Source passage section start

Answers recombination
From Wikionchus
- Phenotypically "wild type" animals are heterozygous for both mutations
- In a fraction of meioses cross-over events took place that separated the two mutants. This happened when the heterozygous animal, which was a male here, made its sperm. Strictly speaking, this type of cross only examines recombination rates in male spermatogenesis, which might be different than what happens in the hermaphrodite.
- Determination of the recombination frequency in a F1-backcross:
We are looking at 1 potentially recombined gamete per animal, thus we can write:
| recombinant gametes | 4+6=10 |
| non-recombinant gametes | 77+73=150 |
| rec. fraction r | 10/160=0.063 |
- If always exactly one recombination happens per meiosis you might think r should be 100%. It is not, because only 2 out of 4 gametes will receive a recombined chromatid. (Cross-over takes place between the two "neighbouring" non-sister-chromatids in Meiosis I, the two "outward" chromatids are unaffected!)

Source passage section end

» Work order:
In the recombination answer key, which sex was the heterozygous animal whose gametes were examined in this cross?

Given information section start

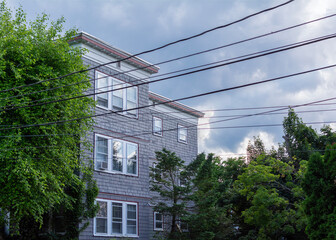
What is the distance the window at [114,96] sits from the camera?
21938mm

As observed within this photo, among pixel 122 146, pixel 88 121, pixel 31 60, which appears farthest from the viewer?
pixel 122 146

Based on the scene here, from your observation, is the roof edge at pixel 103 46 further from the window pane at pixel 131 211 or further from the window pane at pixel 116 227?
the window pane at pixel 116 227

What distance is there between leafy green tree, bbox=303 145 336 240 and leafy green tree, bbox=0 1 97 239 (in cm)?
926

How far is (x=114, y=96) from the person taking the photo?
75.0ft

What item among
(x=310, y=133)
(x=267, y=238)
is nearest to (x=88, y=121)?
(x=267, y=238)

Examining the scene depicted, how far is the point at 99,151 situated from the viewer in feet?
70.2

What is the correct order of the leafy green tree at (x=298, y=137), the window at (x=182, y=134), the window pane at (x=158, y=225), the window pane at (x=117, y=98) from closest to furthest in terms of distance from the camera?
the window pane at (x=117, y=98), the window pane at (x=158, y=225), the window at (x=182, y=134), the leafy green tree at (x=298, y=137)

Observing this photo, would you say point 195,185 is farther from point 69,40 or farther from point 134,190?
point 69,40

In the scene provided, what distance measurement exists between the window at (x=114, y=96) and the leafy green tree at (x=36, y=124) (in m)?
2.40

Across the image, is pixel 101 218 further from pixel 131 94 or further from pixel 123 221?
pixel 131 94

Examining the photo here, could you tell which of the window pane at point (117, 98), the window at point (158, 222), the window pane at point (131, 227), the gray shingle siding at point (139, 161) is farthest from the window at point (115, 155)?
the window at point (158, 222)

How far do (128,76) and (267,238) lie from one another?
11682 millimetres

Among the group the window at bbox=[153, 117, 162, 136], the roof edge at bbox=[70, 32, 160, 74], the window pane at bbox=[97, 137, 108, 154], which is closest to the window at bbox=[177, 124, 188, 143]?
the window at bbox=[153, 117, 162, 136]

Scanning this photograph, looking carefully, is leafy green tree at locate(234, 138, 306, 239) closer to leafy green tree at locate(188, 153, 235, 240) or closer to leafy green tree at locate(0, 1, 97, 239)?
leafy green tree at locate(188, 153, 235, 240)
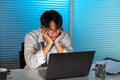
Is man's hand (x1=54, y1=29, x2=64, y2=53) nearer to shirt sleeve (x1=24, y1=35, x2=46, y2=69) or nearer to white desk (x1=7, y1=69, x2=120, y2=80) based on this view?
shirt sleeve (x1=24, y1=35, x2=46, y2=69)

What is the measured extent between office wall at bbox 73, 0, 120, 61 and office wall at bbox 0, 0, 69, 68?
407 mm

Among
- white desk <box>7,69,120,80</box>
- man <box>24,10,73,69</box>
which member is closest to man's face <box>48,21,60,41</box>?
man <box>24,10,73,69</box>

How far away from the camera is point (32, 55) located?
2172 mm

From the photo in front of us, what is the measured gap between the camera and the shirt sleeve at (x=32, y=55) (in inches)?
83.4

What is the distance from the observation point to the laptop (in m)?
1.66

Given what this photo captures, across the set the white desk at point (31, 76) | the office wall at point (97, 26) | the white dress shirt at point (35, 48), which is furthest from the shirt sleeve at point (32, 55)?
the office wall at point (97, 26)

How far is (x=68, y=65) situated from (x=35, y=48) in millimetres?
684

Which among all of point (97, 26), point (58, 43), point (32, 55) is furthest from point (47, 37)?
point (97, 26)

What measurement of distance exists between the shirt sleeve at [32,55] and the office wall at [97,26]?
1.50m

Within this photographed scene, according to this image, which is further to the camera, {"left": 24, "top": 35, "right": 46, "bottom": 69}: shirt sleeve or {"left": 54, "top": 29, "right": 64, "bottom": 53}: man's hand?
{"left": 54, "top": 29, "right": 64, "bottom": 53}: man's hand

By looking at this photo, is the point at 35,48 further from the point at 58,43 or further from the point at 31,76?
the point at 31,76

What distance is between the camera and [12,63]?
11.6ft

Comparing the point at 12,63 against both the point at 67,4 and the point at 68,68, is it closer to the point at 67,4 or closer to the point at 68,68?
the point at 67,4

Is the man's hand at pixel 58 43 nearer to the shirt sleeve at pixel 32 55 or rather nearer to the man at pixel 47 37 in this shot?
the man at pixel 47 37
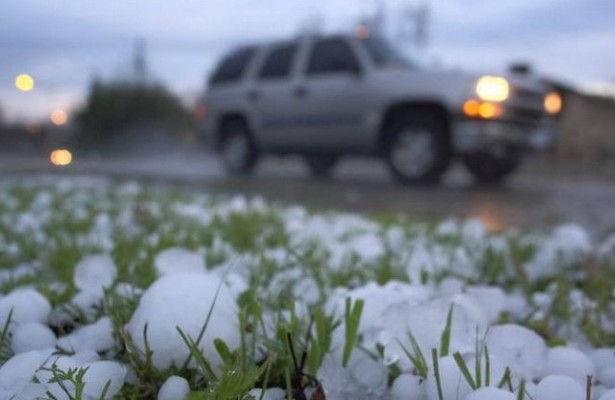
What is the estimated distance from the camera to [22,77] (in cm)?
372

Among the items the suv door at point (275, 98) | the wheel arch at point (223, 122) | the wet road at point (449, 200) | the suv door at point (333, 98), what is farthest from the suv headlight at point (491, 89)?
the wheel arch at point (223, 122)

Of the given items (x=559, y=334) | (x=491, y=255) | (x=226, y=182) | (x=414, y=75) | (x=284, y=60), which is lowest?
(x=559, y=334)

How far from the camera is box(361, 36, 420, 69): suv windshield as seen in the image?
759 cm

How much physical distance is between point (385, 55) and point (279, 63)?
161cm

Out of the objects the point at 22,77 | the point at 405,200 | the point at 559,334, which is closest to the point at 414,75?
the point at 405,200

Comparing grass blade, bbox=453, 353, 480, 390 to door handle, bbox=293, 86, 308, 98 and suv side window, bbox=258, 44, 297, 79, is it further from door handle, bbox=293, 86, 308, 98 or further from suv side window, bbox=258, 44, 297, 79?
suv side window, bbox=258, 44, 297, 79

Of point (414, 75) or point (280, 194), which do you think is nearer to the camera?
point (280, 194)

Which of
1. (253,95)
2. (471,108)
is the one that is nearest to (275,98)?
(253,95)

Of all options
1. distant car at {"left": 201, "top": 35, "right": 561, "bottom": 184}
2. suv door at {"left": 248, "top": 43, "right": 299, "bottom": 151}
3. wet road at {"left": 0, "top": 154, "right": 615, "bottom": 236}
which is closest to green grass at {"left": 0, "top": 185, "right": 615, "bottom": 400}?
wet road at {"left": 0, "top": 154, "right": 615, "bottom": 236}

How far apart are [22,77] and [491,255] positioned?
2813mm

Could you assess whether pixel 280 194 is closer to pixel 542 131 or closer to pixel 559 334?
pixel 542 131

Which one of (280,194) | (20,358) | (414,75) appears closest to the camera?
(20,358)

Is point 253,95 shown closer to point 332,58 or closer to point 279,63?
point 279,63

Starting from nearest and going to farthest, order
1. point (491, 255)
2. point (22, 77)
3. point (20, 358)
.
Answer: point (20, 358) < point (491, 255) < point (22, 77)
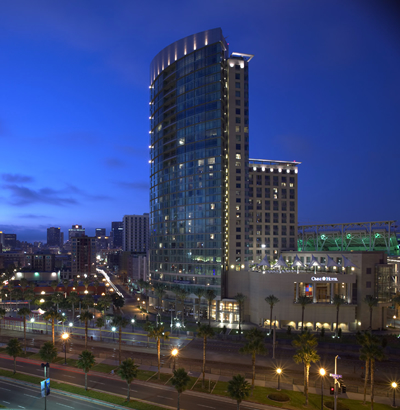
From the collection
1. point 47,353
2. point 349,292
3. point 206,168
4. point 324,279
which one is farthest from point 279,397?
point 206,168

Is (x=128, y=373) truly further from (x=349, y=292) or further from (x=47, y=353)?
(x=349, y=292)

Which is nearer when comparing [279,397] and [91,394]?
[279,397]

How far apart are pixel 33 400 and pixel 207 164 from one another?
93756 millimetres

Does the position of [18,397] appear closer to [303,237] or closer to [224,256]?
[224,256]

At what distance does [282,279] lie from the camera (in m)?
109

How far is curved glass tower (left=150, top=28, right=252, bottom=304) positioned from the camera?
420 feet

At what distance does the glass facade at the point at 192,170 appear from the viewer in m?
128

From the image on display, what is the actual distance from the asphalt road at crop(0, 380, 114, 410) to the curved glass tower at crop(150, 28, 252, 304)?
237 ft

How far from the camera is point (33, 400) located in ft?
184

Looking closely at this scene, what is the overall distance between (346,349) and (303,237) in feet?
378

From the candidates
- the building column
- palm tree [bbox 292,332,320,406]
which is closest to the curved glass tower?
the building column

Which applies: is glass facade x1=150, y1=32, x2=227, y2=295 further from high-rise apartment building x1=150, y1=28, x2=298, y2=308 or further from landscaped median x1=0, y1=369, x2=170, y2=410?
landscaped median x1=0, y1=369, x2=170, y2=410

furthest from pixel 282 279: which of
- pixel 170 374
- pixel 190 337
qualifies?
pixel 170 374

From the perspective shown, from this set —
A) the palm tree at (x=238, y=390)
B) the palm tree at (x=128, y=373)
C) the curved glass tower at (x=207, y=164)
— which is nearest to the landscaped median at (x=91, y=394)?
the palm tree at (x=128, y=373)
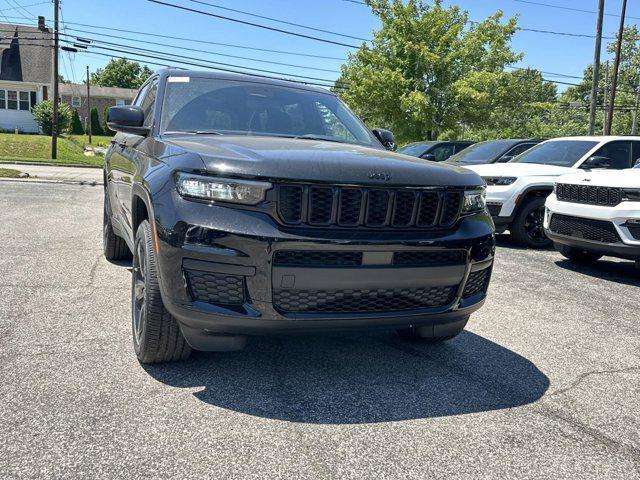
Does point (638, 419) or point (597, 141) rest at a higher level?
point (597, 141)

Given information section end

» Answer space:
It was a male, so the cross examines recombination in male spermatogenesis.